# Honda foreman 500 tire recommendations



## sniper's mojo

Picked up a 2006 Honda Foreman 500 4x4. I am looking to replace the stock tires but have a couple of questions. I had ITP Mud Lites on my previous 4x4 that came with it when I bought it and I thought they were to bumpy on a hard pack trail. I rarely go mudding but do some general trail riding with mud and all other types of terrain. The main use for this machine is gonna be for plowing the driveway and ice fishing so snow traction is my primary concern. Do tires in the mud tire category also make the best snow tires? Should I stick with the stock tire size of front=25x8x12, rear=25x10x12 or go with something taller and wider. My uneducated guess would be that taller can't hurt but that wider may reduce my snow traction. What is the tallest and widest I can fit in their without any rubbing or bottoming out? Any recommendations would be greatly appreciated. I live in clinton township so if you know of any stores with a good selection that would be helpful as well although the last time I just ordered them off of the internet. Thanks!


----------



## CAMODIAK

maxxis bighorn. built tough, built to last. some folks have well over 3000 miles on there machine with bighorns. i may be buying some too, same size matter fact, had them before, going back to them.
if you'd like check out www.atvoffroad.net in the accesories,gadgets and toys section, there is quite a few of us chatting about this very subject....
tooltime.
if you want, maybe you and i could look together and get a discount. i have a few places in mind to buy them from.....

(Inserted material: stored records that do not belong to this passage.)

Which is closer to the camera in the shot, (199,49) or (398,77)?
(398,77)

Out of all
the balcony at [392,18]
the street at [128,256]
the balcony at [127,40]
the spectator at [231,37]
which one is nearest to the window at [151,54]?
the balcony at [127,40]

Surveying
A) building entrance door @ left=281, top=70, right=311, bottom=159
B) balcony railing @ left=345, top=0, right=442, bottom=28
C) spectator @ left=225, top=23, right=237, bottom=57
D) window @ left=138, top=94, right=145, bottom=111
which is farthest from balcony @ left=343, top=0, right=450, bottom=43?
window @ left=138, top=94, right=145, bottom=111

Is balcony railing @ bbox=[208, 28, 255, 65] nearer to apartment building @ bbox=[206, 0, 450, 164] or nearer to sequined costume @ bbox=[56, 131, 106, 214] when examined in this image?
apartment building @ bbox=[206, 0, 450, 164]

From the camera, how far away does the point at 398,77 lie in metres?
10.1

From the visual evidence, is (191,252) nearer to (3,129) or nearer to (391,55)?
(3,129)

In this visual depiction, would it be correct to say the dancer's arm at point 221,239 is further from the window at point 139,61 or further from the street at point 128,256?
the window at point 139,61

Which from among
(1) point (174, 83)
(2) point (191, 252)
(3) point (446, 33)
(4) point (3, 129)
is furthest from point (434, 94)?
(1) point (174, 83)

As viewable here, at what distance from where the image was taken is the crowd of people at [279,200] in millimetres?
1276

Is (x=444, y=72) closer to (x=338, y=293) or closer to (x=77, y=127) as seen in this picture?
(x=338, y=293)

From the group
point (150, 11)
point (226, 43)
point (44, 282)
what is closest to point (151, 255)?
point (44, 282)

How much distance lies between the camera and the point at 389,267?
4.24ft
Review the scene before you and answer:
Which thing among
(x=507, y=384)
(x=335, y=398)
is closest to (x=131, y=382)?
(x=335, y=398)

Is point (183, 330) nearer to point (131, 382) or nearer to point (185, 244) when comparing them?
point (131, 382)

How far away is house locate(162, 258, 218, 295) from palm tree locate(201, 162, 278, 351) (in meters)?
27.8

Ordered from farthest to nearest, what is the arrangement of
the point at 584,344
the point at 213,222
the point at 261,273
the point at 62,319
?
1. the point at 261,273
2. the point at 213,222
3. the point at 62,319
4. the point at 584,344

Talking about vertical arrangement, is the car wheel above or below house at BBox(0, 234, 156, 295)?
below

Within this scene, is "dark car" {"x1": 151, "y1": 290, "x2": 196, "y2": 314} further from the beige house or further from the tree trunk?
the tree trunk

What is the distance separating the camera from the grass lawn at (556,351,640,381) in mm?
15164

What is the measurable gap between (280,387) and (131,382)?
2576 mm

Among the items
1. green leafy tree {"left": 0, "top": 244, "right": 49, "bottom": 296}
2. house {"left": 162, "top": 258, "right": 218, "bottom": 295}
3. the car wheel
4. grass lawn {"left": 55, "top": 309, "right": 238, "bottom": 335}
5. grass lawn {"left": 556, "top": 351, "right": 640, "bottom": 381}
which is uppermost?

also, im selling some carlisle mudwolf's...they are 26'' tires. mad for mudding and trail. good reviews. 200.00 and they are yours......used but tons of tread left..let me know


----------



## sniper's mojo

I guess this would have been a better topic in a few months but I ended up buying gbc gators in the stock size. I guess now the next step is a suspension lift! I have owned 2 hondas and a yamaha big bear prior to this quad and I have got to tell you that is the last yamaha I will ever own. The ride, power, gearing, and overall smoothness of the engine performance on this honda is incredidible comaparably speaking. I got used to having to play with the choke for the first ten to fifteen minutes with the yamaha in cold weather, which made me foget that with the Honda power that is a 30 second or so issue tops! God bless big red, she may be behind a bit in technology but she is still hands down the best overall running engine on the market. Let the debate begin, LOL! Happy as hell to be back in a Honda with no worries either way!!!


----------



## ENCORE

I've been checking out the ITP 589 M/S tires. I plow snow, lots of it and need the traction. Unless one of the lanes has mud in it from a rain, I'm never in mud. I use the quad mostly in the winter, always plowing and I use it for ice fishing. These tires, so they claim, are made for both mud and snow. In the summer, I use the wife's gator most of the time.
I called locally here and have someone looking if he can get them and at what price. Searching the net, this is about the cheapest price that I can find. I believe they include free shipping. http://www.helmetsandtires.com/
This site, although more expensive shows the tire better: http://www.itptires.com/utilityatv/589_ms.html


----------



## pikeman1

If you put bigger tires on just make sure your ride can handle it. If it is a automatic and you go to big or heavy you will go through belts. You need to put a clutch kit on to handle the bigger tires. The 589 tires are nice but they are heavy. I wouldn't go bigger than 26s with those. I have 27" Maxxis Zillas on my outlander 500 and it goes through the snow. I only use them in the winter for plowing and icefishing, in summer I put will put the stock ones back on. 
Lots of places to buy tires from and get info on tires. I bought mine from mudthrowers. And I got a lot of info about tires from mudbog.net. I had a guy from the site who has a sponsor that deals in tires give me a 10 percent discount when I bought mine and saved me 60-70 bucks, plus free shipping. 
And I wouldn't put a lift on it. The higher you go from stock the more things are going to wear out faster.


----------